# How to fix overcarbed beer?



## Ciderman (7/7/16)

So while i was out for the day on Sunday midday ish a kid turned up the dial on my regulator from 10 psi to 30. I figured out on monday night when it poured foam. I've turned it back and bled each keg a few times a day since. At least a dozen times. Now a few days later and its still pouring foam. Am i doing this right?


----------



## Steve (7/7/16)

Bring the keg out of the fridge. Pull the pressure relief valve and turn it 90 degrees so it stays open. Bring the beer back up to room temp over night so it goes flat. Next day chill it down again and start again.


----------



## Benn (7/7/16)

https://www.youtube.com/watch?v=xk79UYGmAk8
This works very well,


----------



## Grainer (7/7/16)

Degas it


----------



## Ciderman (8/7/16)

That video is logical but my gas disconnect doesnt fit on the beer post


----------



## Mikeyr (8/7/16)

I had too ...._ shake it ...... shake it .... shake it like a Polaroid picture ....._

​Happens to everyone at some stage..... warm it up and shake the keg gently degas until it's "spurts" (leave it!) rinse and repeat a couple of times with resting time in between.

Leaving the bleed open will work but takes longer and risks bugs ...... ants in particular love beer!


----------



## Rocker1986 (8/7/16)

I had this happen to a couple of kegs recently although not from kids messing with the regulator as I don't have any yet... :lol:

What I did was bleed the pressure in the keg completely, hit it with gas for about half a second, then pour a beer. It poured well with little to no foaming. After a while the carbonation level decreased enough to be able to have it back on normal pressure, but it wasn't way over the top fizzy to begin with - just enough too much to make it pour foam until I used that little trick on it. If it happens again I'll be using the same technique.


----------



## Benn (8/7/16)

Ciderman said:


> That video is logical but my gas disconnect doesnt fit on the beer post


I use Pin locks and have to temporarily attach a liquid disconnect to a gas line, little bit of hassle in return for good beer in under 1/2 hour


----------



## Black Devil Dog (8/7/16)

• **Extracted data**

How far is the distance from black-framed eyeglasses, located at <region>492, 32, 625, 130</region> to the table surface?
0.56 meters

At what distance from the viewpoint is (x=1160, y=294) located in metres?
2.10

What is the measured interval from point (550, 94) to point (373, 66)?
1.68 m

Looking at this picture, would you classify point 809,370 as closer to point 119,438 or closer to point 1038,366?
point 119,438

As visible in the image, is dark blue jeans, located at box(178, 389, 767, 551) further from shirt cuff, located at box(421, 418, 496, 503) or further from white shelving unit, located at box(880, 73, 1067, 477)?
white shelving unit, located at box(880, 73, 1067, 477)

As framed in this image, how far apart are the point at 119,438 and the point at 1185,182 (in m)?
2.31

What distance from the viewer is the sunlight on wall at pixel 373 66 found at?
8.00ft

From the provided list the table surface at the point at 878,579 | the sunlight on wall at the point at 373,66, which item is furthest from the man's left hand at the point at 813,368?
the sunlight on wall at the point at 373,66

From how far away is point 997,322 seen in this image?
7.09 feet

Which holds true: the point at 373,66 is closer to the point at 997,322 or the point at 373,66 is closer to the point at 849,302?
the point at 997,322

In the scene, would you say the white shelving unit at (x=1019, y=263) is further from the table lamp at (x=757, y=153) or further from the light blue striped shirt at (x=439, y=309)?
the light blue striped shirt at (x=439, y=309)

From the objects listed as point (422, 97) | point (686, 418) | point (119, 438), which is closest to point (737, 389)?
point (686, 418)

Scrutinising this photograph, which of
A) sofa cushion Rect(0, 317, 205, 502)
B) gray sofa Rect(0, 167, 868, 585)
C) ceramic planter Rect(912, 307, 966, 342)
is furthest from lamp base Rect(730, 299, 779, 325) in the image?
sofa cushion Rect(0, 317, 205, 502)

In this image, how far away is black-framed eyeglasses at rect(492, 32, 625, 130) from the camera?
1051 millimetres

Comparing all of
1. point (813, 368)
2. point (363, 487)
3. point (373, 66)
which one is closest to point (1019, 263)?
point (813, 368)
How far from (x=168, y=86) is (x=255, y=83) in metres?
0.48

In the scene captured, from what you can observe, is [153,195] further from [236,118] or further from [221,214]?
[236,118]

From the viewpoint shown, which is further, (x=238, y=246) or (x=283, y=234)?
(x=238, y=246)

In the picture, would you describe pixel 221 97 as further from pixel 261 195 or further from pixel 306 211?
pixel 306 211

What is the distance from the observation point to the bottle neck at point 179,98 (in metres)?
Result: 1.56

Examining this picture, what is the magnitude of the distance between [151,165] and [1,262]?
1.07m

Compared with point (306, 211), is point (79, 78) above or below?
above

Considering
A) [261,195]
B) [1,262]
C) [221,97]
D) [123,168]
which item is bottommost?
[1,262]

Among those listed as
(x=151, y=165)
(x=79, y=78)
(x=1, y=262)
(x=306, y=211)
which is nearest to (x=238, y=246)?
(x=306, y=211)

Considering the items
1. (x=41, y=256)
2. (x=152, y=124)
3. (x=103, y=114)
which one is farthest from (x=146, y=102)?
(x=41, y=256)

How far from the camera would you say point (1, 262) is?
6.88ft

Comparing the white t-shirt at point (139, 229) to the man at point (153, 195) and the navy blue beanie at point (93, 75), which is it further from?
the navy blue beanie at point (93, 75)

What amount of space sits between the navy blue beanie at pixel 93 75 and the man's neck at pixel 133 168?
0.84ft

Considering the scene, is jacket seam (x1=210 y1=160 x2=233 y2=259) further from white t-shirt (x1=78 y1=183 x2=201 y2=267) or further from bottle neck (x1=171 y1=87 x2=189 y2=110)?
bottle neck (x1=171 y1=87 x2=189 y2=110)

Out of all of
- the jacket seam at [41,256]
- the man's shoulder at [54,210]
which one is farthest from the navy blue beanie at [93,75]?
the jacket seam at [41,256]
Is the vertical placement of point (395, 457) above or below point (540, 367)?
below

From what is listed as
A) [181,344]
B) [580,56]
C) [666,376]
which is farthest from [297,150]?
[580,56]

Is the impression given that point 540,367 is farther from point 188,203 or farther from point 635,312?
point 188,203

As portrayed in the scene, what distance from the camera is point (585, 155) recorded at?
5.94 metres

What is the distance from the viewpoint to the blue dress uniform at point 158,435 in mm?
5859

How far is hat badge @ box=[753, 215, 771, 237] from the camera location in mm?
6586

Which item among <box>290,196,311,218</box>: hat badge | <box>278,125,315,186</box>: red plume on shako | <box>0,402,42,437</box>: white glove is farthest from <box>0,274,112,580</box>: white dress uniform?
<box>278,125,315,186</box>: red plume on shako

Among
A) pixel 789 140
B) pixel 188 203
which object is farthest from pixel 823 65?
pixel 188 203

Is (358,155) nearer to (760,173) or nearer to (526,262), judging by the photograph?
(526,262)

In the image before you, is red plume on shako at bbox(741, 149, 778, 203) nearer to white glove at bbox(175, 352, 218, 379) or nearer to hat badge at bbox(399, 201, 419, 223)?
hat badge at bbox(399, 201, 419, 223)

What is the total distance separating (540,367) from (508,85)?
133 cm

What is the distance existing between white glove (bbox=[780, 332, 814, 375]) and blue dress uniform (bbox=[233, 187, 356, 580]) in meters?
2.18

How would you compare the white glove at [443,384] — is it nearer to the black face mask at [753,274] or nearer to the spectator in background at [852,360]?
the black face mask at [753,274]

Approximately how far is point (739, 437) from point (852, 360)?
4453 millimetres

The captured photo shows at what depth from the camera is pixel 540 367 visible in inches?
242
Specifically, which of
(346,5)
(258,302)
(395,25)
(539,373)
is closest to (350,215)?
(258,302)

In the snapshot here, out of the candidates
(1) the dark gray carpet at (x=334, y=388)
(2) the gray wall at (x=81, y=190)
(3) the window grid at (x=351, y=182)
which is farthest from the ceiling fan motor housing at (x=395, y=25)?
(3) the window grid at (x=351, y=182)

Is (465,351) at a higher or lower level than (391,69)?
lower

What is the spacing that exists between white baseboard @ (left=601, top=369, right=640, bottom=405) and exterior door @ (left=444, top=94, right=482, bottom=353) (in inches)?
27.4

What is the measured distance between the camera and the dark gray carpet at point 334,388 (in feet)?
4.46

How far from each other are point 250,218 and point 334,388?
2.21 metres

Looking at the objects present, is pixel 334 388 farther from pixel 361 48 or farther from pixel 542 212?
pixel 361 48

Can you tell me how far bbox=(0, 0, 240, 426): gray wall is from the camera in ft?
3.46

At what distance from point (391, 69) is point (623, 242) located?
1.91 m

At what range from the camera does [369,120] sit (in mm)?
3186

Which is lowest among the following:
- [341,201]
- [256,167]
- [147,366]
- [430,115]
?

• **Problems to work on**
1. Find each line in the records that contains the word "neck", and copy those lines.
2. Pick up the forum thread on fixing overcarbonated beer right after its last line and keep it going.

• **Task-by-task outputs**
1.
What is the distance from the observation point to the bottle neck at point 179,98 (in metres)?
What amount of space sits between the navy blue beanie at pixel 93 75 and the man's neck at pixel 133 168?
Considering the scene, is jacket seam (x1=210 y1=160 x2=233 y2=259) further from white t-shirt (x1=78 y1=183 x2=201 y2=267) or further from bottle neck (x1=171 y1=87 x2=189 y2=110)?
bottle neck (x1=171 y1=87 x2=189 y2=110)

2.
Benn said:


> https://www.youtube.com/watch?v=xk79UYGmAk8
> This works very well,


Would advise against switching the gas and beer quick connects onto the other posts. There are numerous posts about people doing that and then being unable to remove them.

As for adding more co2 and then pugung, it seems counter-intuitive, but if it works, that's great.

I just purge once a day, or disconnect the gas and pour beers. Eventually it de-gasses.


----------



## barls (8/7/16)

the gas will go on to the beer but not the other way. the beer disconnect gets firmly stuck on there and requires manual persuasion to remove it.
personally i just turn the gas off and open the pressure relief for a little bit.


----------



## bradsbrew (8/7/16)

barls said:


> personally i just turn the gas off and open the pressure relief for a little bit.


I just skull the foam from the first pour and wait for it to settle down to beer.


----------



## opercularia (9/7/16)

I've watched a few of his videos and he usually leaves me scratching my head about something he does. He went to the extra expense of using MFL connections, but doesn't take the extra few seconds to swap the gas connector with the liquid connector for a no risk connection. That was the whole reason I went with MFL connections.


----------



## peteru (9/7/16)

That video was painful to watch. So much crapping on for about 20 seconds worth of content.


----------



## Pogierob (9/7/16)

The Co2 through the beer line does work, I have done it before. I just assumed the larger bubbles of co2 I was pushing in were capturing the co2 already in suspension and dragging it out and up, where you then purge.

When I have discussed this with other brewers some have said the co2 strips hop aroma from the beer, but I have also tried to degas other kegs and it's a lot easier than stuffing around trying to flatten the beer or waiting until the pressure balances with the right amount of carb.


----------



## Danscraftbeer (9/7/16)

There is a flavour to think about as well. Try taste testing flat soda water. It still tastes like soda water. I'm not sure on how much residual co2 flavour is added when you overcarb, then flatten, then recarb etc. So best practices is prevention basically to learn not to overcarb.
Otherwise I just release all the pressure from the keg maybe give it a wiggle. Let sit for a day or more releasing the pressure each day etc. Only pump a little bit of pressure into that keg just enough to pour slowly.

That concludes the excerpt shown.